EDITORIAL ROUNDUP
July 29 Miami Herald Business as usual
Florida’s utility giant seems to get what it wants at all costs — whether it be by backing dirty political tricks to sway elections, using its power to bully dissenters or buying favorable news coverage.
Florida Power & Light has tried to smear reporters and media outlets that publish stories it doesn’t like. One of its consultants went so far as compiling a 72-page dossier of personal information on a newspaper columnist who wrote critically about the potential sale of a Jacksonville-area utility to FPL’s parent company. The report was emailed to a top FPL executive, but the company claims it had nothing to do with the creepy report, which included photos taken secretly of the journalist walking his dog, the Florida Times-Union reported in June.
Now it looks FPL is trying to build its own propaganda machine disguised as legitimate news.
As the Herald’s Sarah Blaskey reported this week, the utility company used a group of intermediaries to secretly bankroll and control content of a news website. The Capitolist, run by a former Gov. Rick Scott spokesman, went after FPL’s critics, suggesting some of them were part of “dark money” conspiracies. Articles were screened by communications experts consulting for FPL and included a hit piece a top company executive ordered against 2018 Democratic gubernatorial candidate Andrew Gillum.
The Herald story was based on a massive leak of documents. FPL said it doesn’t have “ownership interest” or control over the Capitolist and suggested some of the documents were doctored, but refused to say which ones, the Herald reported.
In the era of online misinformation, “alternative facts” and distrust in the media, FPL’s actions go beyond a company defending its bottom line. This scheme makes a mockery of freedom of the press and democracy. And it could’ve gone even farther.
Emails show that, in 2020, Capitolist editor and founder Brian Burgess suggested to an FPL consultant secretly financing the purchase of the largest newspaper chain in Florida run by the USA Today Network. The plan concocted by Burgess — who received a $12,000 monthly paycheck through FPL-backed shell companies — was to “inject content into all those publications, and nobody has to know who’s actually pulling the strings,” the Herald reported.
Burgess’ pitch sounds like pie in the sky, but, had it come to fruition, communities from Palm Beach County to Jacksonville and from Naples to the Panhandle would have lost their local news source. In their place would have been pay-to-play propaganda outlets for the powerful.
FPL’s involvement with the Capitolist is yet another tentacle FPL has used to exert political influence at the expense of democracy in Florida.
The company was linked to a dark-money scheme to siphon votes away from Democratic state Senate candidates by promoting so-called “ghost candidates” in three key 2020 races, including one in Miami-Dade County. This political dirty trick helped Republicans maintain their majority in the Senate and was orchestrated by political consultants working for FPL. Parent company NextEra Energy conducted an internal investigation and found “no evidence … of illegality or wrongdoing” by FPL, the Herald reported in January.
The utility has a vested interest in having allies in the Legislature. NextEra has made it clear it wants to dominate the renewable-energy market. The rapid expansion of private rooftop solar panels in the state in recent years is a threat to that goal. FPL lobbyists helped write a bill that would have slowed down that expansion.
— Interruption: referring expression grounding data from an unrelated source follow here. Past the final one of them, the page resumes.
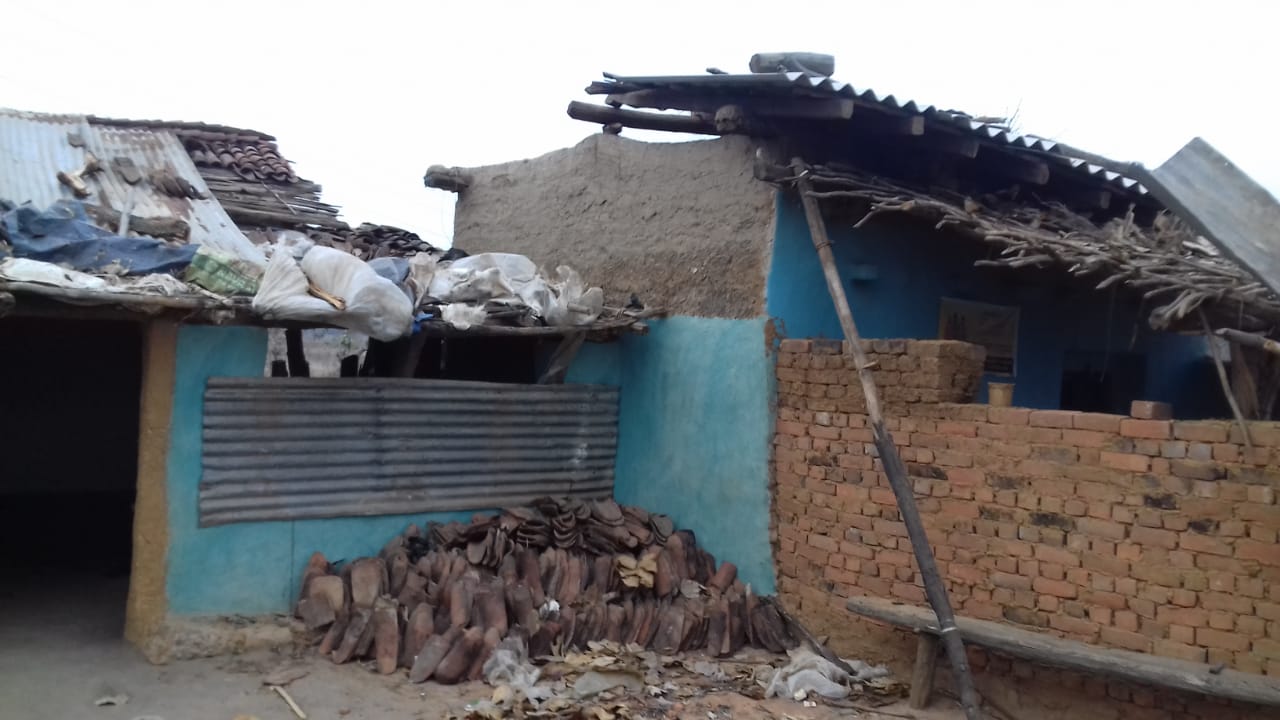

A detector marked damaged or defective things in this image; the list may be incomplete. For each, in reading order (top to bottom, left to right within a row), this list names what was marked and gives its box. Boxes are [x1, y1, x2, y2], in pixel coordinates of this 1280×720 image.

rusty corrugated sheet [0, 109, 262, 260]
rusty corrugated sheet [198, 379, 619, 525]
broken clay tile pile [298, 497, 793, 681]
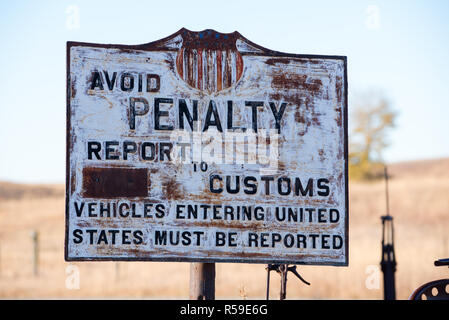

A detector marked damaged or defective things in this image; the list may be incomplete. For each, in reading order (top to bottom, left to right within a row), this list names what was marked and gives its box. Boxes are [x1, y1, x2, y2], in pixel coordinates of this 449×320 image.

rust stain on sign [65, 29, 348, 264]
rusted sign edge [65, 28, 348, 266]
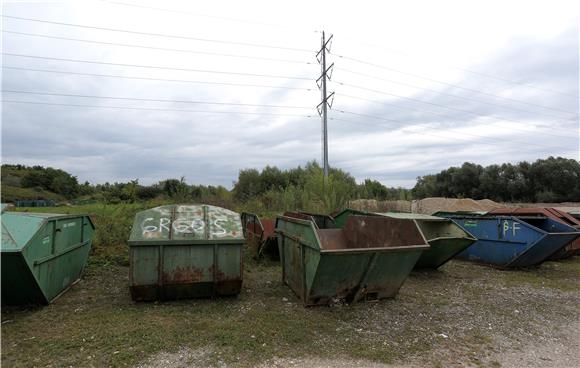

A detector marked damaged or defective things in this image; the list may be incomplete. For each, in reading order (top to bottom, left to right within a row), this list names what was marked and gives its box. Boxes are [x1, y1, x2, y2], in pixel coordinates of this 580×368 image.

rusty green dumpster [1, 211, 94, 304]
rusty green dumpster [128, 204, 244, 302]
rusty green dumpster [274, 211, 428, 306]
rusty green dumpster [334, 210, 478, 270]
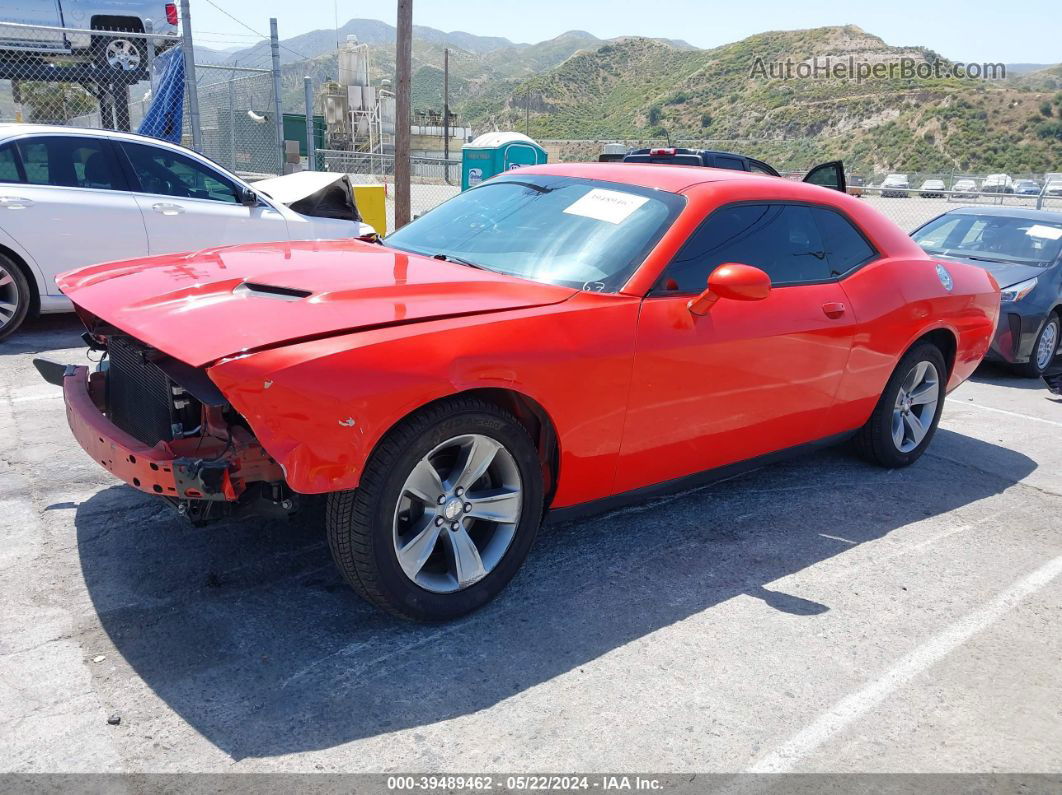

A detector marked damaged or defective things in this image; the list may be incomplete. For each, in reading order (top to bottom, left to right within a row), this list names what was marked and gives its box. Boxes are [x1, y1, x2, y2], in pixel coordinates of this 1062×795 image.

damaged red dodge challenger [37, 163, 1000, 620]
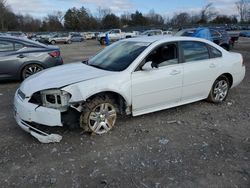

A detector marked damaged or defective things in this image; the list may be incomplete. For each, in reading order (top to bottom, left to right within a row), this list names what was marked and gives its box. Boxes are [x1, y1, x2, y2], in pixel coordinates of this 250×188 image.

damaged front bumper [13, 90, 63, 143]
detached bumper piece [16, 114, 62, 143]
exposed headlight area [30, 89, 72, 112]
damaged white car [13, 36, 244, 142]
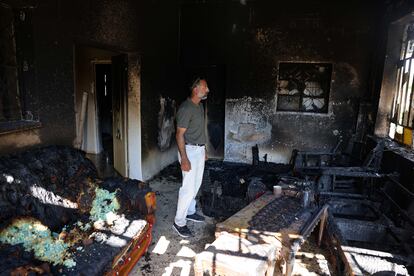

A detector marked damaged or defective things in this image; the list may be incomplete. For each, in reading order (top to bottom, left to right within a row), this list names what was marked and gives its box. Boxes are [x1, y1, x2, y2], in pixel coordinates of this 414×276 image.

burned furniture [0, 146, 155, 274]
burned sofa [0, 146, 155, 274]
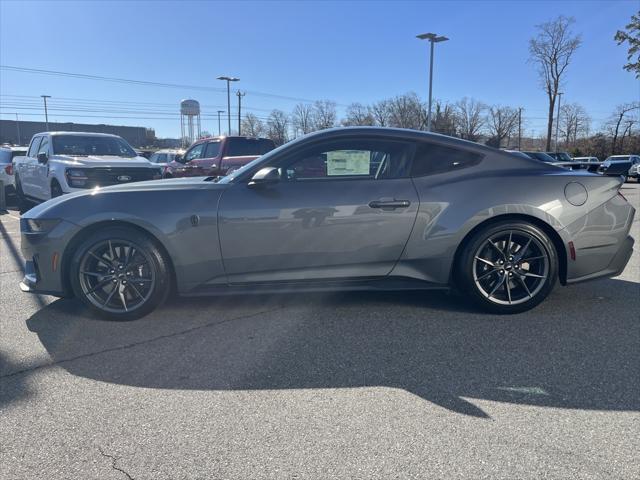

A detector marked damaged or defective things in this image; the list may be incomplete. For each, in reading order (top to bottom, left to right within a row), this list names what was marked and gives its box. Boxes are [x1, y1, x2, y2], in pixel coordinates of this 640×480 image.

cracked pavement [1, 185, 640, 480]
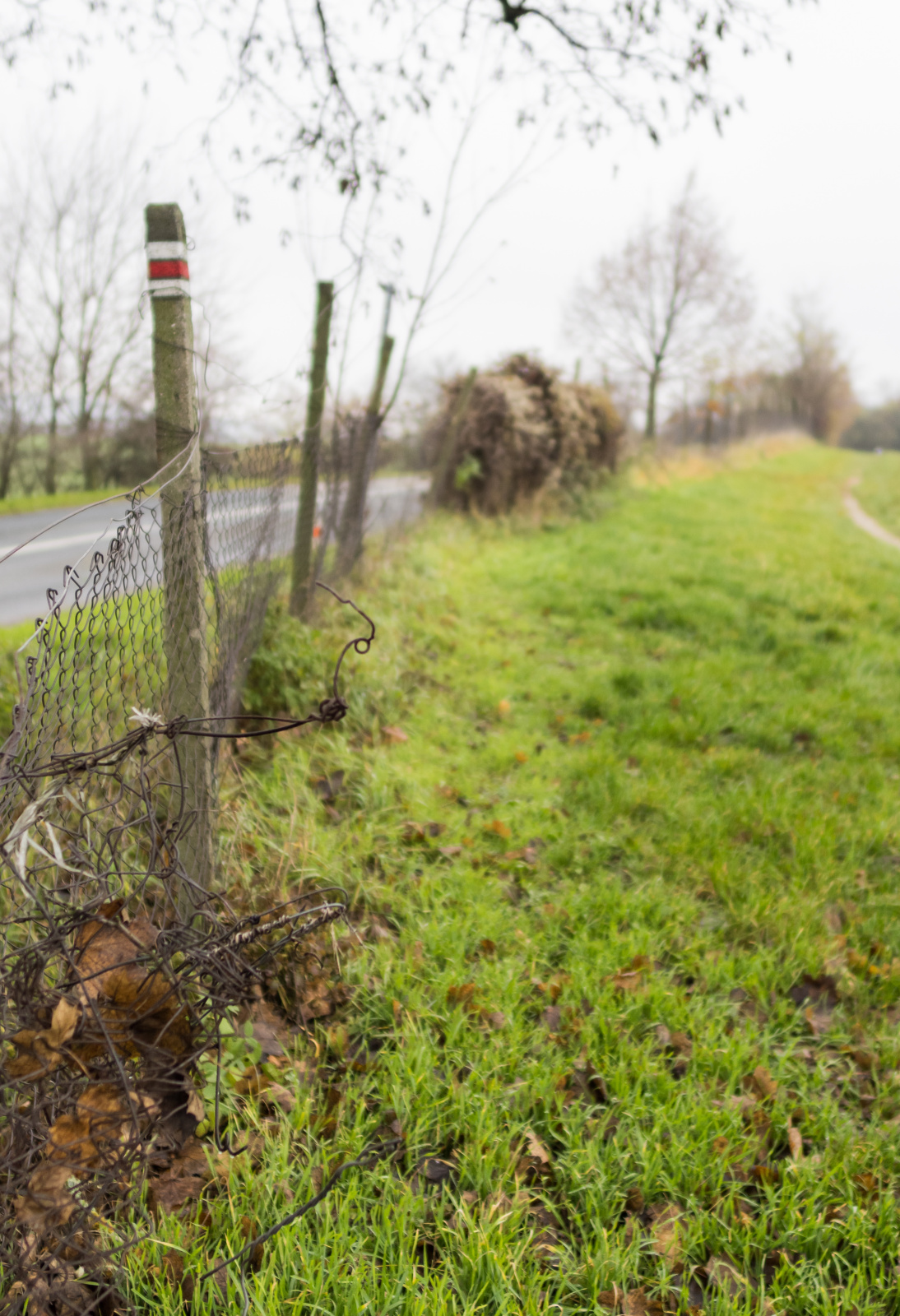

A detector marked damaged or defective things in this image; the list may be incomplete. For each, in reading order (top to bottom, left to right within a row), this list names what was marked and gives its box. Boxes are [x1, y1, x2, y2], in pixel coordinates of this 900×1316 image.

rusty tangled wire [0, 582, 378, 1310]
After Herald Tallahassee Bureau Chief Mary Ellen Klas wrote a story about the company’s behind-the-scenes work on the legislation, she became the target of a smear campaign on FPL’s website. The company also targeted the Herald for not publishing the entirety of an opinion piece written in response to Klas’ reporting. It ran after the Herald edited out unfounded attacks against Klas.
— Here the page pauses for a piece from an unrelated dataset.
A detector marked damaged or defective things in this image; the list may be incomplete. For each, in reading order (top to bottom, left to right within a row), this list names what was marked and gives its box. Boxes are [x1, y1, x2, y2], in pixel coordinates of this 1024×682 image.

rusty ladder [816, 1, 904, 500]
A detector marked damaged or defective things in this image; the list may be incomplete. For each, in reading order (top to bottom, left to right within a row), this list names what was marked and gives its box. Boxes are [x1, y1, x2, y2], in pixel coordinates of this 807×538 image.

There’s nothing new about economic interests using money and connections to influence policy and public opinion. But if there’s a point where run-of-the-mill politicking goes too far and endangers our democratic institutions, FPL has gotten too darn close to it.
Aug. 1 Dothan Eagle (Ala.) Multimillion-dollar error
Unprecedented numbers of Alabamians filed for unemployment following the arrival of COVID-19 in 2020, as the pandemic spurred layoffs and business closings across the state. Many people waited weeks for claims to be processed, leaving some claimants in limbo for weeks or, in extreme cases, months.
After the dust settled, the state Department of Labor concluded that its unemployment division overpaid about $164 million in unemployment to residents in 2020 and 2021. Now it’s demanding those payments be returned. …
… The most pressing action is to stop the department’s onerous attempts to punish Alabamians for the department’s costly errors.
Residents who made unemployment claims in good faith have every expectation that their claims are processed accurately, and that the disbursements they receive from the state Department of Labor are what they’re entitled to receive. A demand from the government that they must return a portion of that disbursement a year or more later would create an undue burden on most recipients, who surely relied on those funds to keep them afloat during a fiscal crisis.
Simply put, the state must eat its multimillion-dollar error, and officials should investigate the department to identify its shortcomings and then take the necessary steps to address them – ideally before it erroneously doles out millions more.